◆ **Texte de lecture**:
....
Bats-toi pour les Batwa!

Libérate Nicayenzi est une sénatrice burundaise issue de la minorité pygmée twa (1% de la population du pays). Offrir aux Batwa (pluriel de twa) leur place dans l’espace public national, c’est son combat.

altActivisme ou politique? Libérate Nicayenzi oscille entre les deux. À 53 ans, elle est l’unique sénatrice originaire de l’ethnie minoritaire, les Batwa, au Burundi. Pour elle, entre le Sénat et l’association UNIPROBA (Unissons-nous pour la Promotion des Batwa), la structure qu’elle dirige, il n’y a qu’un pas.

Sa journée typique? Un sprint chronométré. C’est parti dès huit heures du matin. Réunion avec son équipe de l’Uniproba. Une heure plus tard, elle file à son bureau au Sénat où elle occupe la fonction de questeur. À midi, pas de pause déjeuner: elle participe à une émission de radio dans une station locale. Elle est à fond sur la question des minorités. En milieu d’après-midi, il fait chaud, elle décélère un peu. Retour au Sénat pour compulser des rapports. Il ne lui reste que quelques heures avant de boucler sa journée.

À la question de savoir d’où provient son engagement en faveur de sa communauté, la voix de Libérate est légèrement brouillée. Elle martèle les syllabes, comme pour marquer le sens de ses mots: « Il est temps que les Batwa comprennent que les droits s’arrachent, qu’on ne vous les apporte pas sur un plateau.« 

Sa détermination pour la cause des Twa remonte à ses années de collège. En 1972, la jeune Libérate a 12 ans lorsqu’elle fait son entrée à l’école secondaire. À l’époque, c’est un exploit pour une fille pygmée. « Lorsque les autres enfants ont su que j’étais twa, ils se sont écartés de moi. Je mangeais seule à l’écart sur une table isolée dans le réfectoire« , confie-t-elle.
....
◆ **Données recueillies**:
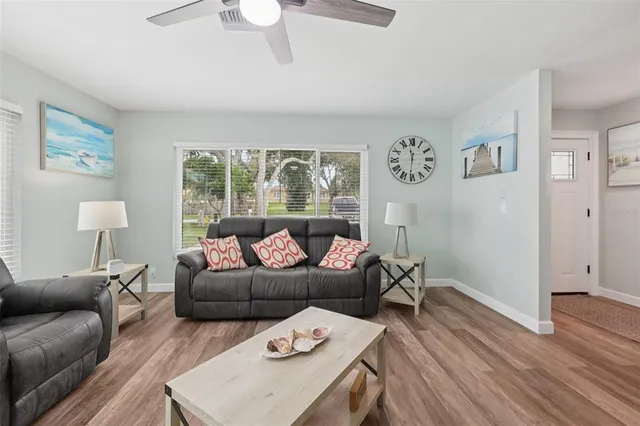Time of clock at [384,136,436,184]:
....
◆ **Consignes**:
(a) Pouvez-vous recopier le passage du texte sur Libérate Nicayenzi qui va de « altActivisme ou politique? » à « a qu’un pas. » ?
(b) Pourriez-vous poursuivre le texte sur Libérate Nicayenzi à partir de sa dernière phrase ?
Ces données proviennent d'une autre source que le texte sur Libérate Nicayenzi.

◆ **Corrigé**:
(a)
altActivisme ou politique? Libérate Nicayenzi oscille entre les deux. À 53 ans, elle est l’unique sénatrice originaire de l’ethnie minoritaire, les Batwa, au Burundi. Pour elle, entre le Sénat et l’association UNIPROBA (Unissons-nous pour la Promotion des Batwa), la structure qu’elle dirige, il n’y a qu’un pas.

(b)
Ces discriminations, mêlées à des difficultés financières n’arrêteront pourtant pas sa détermination. Six ans plus tard, elle décroche son baccalauréat, véritable ascension de son ethnie qui enregistre sa première bachelière.

Après ses études, elle enseigne pendant deux décennies. Un mariage avec un intellectuel twa et sept enfants plus tard, la vie de Libérate Nicayenzi prend une autre tournure. Nous sommes en 1997. Son mari, engagé politiquement, est assassiné.

« Un véritable choc » pour cette femme qui n’avait jamais envisagé de faire carrière dans la politique. Pourtant, à la mort de son mari, elle reprend le flambeau mais opte pour une approche différente: mobiliser sa communauté à travers une action associative, tout en gardant un pied sur le terrain politique, pour le lobbying.

Cette même année, elle est cooptée députée à l’Assemblée nationale dans le quota réservé aux Twa. Elle y restera pendant dix ans avant d’entrer au Sénat.

Aujourd’hui, elle parcourt le monde, répétant le même discours: « Les Twa sont des Burundais à part entière. Ils ne demandent qu’à obtenir leur place dans la société« . Pour elle, la priorité demeure l’instruction. « Plus les Twa pourront faire des études, mieux ils s’intégreront« , pense-t-elle. Un accent particulier est mis sur l’éducation des enfants, des filles surtout.

Sa fille aînée est mariée à un Hutu. Un motif de satisfaction pour elle qui considère que les mariages mixtes favorisent l’intégration et brisent les préjugés. Rétrospectivement, elle constate des « améliorations de la condition des Twa« dans le pays, bien qu’elle estime « qu’il y a encore beaucoup à faire« .

D’autres ambitions politiques? Non, martèle-t-elle, catégorique. « Je vais continuer à servir les intérêts twa au sein de l’hémicycle« . D’ailleurs, elle préfère ne pas afficher de couleur politique: « Lorsque vous êtes dans un parti politique, vous perdez votre indépendance« .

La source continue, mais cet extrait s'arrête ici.